Extracted text:
□ □ □

What does “reasonable” mean?

In the context of Principle 5 “reasonable” means taking steps proportionate to the risk of harm to identify and manage risks to individuals in relation to their personal information. This means that different organisations have different requirements, depending on the nature of the information held and the kinds of risks that may arise from the misuse of the personal information. Every organisation needs to undertake an assessment of these matters and then identify the reasonable steps that need to be taken to secure the information.

Another aspect of this obligation is maintaining oversight of cyber risks. Directors and officers of organisations need to understand cyber risk and best practice in managing it. If security is weak it is almost impossible to maintain privacy and breaches will occur.  Types of breaches could include identity theft, accidental release of information by staff, fraud, intentional employee leaks, and a range of hacker derived cyber-attacks (such as denial-of-service / DoS attacks, unauthorised access, theft of information and malware attacks). 

What about outsourcing of IT services to third parties?

It is common for organisations to use a third party provider for storage and management of information. However, where an organisation uses a third party the organisation is still legally responsible for compliance with the privacy obligations. Under Principle 5, where it is necessary for an organisation to give information to a third party, that organisation needs to do everything reasonably within its power to prevent unauthorised use or unauthorised disclosure of the information.

□ □ □

Object detection data
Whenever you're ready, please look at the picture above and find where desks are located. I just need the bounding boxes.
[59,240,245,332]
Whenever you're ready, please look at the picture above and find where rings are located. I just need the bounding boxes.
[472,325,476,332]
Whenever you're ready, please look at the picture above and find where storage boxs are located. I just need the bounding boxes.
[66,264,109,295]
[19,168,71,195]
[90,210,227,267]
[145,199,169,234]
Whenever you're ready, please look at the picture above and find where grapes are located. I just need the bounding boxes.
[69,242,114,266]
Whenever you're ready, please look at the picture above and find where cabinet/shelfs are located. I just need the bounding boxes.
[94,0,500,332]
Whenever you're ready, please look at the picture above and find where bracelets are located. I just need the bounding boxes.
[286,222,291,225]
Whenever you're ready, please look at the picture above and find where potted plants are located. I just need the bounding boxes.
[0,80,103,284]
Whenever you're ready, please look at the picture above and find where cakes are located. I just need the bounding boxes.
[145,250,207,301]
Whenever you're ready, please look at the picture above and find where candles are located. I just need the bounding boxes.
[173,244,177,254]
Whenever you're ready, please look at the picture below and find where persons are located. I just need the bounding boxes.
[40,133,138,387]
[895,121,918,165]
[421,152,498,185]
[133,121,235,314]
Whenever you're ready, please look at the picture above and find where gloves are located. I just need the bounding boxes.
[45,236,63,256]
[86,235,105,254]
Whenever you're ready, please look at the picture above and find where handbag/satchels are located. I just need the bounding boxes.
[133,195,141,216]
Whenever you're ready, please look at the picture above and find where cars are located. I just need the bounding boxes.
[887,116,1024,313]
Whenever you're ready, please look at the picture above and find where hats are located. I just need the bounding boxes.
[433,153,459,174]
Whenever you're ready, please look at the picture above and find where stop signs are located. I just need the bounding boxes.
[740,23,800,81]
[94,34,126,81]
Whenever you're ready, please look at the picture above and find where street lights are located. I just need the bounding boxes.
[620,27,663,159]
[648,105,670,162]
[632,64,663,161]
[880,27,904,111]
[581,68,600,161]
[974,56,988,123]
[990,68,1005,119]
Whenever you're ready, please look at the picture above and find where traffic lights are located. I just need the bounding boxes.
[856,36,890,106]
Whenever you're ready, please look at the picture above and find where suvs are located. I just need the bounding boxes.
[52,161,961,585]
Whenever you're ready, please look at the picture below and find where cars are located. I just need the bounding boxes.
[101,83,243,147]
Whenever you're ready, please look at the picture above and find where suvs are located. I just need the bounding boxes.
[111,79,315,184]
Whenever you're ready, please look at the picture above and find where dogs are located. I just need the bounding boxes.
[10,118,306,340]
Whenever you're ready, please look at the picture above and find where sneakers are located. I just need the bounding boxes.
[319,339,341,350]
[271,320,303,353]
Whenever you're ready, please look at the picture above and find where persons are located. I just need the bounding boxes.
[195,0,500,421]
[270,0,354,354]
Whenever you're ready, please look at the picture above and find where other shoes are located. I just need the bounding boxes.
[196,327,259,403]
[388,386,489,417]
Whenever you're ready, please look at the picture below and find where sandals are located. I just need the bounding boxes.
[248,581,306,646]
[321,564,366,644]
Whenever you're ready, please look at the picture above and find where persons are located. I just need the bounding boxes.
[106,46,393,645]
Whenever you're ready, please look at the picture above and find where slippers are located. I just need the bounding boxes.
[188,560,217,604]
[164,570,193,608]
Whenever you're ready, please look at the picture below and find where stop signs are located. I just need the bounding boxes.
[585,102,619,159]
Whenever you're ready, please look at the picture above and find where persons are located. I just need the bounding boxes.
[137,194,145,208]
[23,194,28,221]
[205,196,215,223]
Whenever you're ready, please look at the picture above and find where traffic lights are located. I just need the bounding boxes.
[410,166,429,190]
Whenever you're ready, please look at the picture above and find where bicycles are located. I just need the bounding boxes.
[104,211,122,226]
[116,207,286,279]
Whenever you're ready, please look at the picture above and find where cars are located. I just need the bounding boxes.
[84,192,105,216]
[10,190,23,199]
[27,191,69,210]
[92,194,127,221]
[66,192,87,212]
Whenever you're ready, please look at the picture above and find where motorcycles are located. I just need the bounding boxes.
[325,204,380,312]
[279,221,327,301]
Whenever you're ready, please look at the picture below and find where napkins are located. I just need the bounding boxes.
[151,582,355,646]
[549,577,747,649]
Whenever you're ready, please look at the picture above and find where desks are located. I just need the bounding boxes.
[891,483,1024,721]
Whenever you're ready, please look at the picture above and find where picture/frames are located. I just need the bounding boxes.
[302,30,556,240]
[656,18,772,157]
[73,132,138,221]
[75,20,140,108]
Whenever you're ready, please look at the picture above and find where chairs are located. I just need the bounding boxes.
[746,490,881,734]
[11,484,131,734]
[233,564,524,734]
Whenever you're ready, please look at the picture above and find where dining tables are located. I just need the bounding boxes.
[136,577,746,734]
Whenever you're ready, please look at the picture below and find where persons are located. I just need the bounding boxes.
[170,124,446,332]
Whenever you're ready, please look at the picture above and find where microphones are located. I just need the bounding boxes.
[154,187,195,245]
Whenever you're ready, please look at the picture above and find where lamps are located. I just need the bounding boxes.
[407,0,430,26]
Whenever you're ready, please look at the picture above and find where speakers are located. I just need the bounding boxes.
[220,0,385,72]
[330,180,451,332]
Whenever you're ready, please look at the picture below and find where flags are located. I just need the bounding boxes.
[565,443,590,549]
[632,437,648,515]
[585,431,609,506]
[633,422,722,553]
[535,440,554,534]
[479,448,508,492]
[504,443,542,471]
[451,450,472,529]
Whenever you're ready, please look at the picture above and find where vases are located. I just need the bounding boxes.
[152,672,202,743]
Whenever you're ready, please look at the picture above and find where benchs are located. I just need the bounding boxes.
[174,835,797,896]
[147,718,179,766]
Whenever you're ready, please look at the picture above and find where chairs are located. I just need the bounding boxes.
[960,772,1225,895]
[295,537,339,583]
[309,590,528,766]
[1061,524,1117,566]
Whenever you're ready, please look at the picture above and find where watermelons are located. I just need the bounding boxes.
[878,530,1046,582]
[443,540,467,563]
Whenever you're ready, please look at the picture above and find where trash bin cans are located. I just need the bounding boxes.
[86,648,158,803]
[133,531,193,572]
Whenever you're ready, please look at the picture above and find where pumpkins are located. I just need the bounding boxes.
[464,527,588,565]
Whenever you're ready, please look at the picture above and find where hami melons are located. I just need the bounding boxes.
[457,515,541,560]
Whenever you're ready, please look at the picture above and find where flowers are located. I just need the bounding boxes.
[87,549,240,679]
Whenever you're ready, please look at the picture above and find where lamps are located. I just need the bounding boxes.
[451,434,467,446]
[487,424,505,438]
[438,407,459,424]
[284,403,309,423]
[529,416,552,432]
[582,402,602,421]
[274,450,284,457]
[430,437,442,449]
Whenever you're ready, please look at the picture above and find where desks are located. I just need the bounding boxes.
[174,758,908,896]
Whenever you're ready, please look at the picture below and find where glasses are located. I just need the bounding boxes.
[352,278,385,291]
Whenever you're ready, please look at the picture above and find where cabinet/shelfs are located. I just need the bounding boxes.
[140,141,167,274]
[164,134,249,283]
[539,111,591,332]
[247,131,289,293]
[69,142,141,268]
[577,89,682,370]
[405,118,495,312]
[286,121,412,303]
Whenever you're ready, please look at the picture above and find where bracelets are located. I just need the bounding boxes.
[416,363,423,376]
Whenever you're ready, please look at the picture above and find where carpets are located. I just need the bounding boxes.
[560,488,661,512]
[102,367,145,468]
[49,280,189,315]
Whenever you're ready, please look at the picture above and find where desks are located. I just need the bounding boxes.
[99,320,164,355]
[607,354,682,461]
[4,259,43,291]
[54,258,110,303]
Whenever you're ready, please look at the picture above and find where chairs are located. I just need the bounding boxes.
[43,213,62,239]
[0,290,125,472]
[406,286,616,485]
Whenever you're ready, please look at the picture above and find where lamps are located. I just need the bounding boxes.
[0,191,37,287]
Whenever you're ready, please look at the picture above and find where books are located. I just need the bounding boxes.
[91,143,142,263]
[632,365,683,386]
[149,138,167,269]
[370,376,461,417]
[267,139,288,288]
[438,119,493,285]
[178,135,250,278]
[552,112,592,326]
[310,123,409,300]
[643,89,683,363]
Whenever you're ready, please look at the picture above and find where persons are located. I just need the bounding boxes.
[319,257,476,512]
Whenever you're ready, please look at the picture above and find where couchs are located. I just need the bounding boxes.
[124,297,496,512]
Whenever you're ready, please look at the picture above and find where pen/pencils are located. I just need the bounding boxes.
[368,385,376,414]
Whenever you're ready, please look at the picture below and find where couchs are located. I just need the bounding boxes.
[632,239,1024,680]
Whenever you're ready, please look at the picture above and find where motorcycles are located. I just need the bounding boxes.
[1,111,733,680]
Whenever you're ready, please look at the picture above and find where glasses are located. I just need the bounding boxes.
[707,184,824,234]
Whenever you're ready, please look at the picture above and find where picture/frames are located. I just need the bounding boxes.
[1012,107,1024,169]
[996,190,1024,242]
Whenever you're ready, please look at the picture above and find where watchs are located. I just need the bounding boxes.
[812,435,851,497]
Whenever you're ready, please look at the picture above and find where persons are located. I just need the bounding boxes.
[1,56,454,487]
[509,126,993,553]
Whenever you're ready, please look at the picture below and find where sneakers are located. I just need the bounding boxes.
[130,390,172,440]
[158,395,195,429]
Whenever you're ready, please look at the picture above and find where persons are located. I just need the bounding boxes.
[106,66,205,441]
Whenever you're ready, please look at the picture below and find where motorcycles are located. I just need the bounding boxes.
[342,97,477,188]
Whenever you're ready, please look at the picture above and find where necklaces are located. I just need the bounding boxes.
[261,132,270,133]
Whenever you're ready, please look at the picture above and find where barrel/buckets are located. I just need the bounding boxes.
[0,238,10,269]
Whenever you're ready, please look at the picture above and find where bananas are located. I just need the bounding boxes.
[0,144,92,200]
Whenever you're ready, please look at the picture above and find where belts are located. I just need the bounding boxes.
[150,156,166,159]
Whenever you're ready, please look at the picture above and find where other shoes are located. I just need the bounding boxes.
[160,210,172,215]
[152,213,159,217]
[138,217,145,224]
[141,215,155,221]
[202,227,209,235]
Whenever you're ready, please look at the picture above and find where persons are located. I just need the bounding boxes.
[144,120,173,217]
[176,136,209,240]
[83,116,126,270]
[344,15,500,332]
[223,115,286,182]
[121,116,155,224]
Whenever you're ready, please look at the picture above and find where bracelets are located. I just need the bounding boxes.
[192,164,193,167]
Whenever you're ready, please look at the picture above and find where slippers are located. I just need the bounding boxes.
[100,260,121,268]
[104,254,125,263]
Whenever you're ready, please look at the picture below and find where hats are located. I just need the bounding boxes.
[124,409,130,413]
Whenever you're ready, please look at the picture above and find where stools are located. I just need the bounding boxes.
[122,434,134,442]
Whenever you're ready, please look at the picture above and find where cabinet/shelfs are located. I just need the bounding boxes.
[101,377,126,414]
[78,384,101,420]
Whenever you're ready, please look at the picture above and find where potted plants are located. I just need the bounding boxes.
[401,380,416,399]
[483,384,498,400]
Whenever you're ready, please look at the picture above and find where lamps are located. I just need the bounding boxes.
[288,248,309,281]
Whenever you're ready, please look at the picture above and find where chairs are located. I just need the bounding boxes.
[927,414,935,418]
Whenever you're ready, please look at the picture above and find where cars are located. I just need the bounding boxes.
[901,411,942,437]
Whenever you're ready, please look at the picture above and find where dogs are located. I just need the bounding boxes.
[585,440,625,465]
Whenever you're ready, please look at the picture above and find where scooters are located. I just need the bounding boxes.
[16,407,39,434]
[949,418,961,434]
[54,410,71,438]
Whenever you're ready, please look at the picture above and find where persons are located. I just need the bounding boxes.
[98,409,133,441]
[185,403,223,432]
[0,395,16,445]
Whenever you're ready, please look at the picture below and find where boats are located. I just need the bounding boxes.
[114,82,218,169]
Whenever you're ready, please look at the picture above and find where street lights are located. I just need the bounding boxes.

□ □ □

Work to complete:
**a.** From the Principle 5 text above, print the passage between "It is common" and "of the information.", inclusive.
**b.** Answer these questions using the Principle 5 text above:
(i) Who in an organisation needs to understand cyber risk and best practice in managing it?
(ii) When an organisation uses a third party provider, who is still legally responsible for compliance with the privacy obligations?
(iii) What happens, according to the text, if security is weak?

Solutions in order:
**a.**
It is common for organisations to use a third party provider for storage and management of information. However, where an organisation uses a third party the organisation is still legally responsible for compliance with the privacy obligations. Under Principle 5, where it is necessary for an organisation to give information to a third party, that organisation needs to do everything reasonably within its power to prevent unauthorised use or unauthorised disclosure of the information.

**b.**
(i) Directors and officers of organisations.
(ii) The organisation itself.
(iii) It is almost impossible to maintain privacy, and breaches will occur.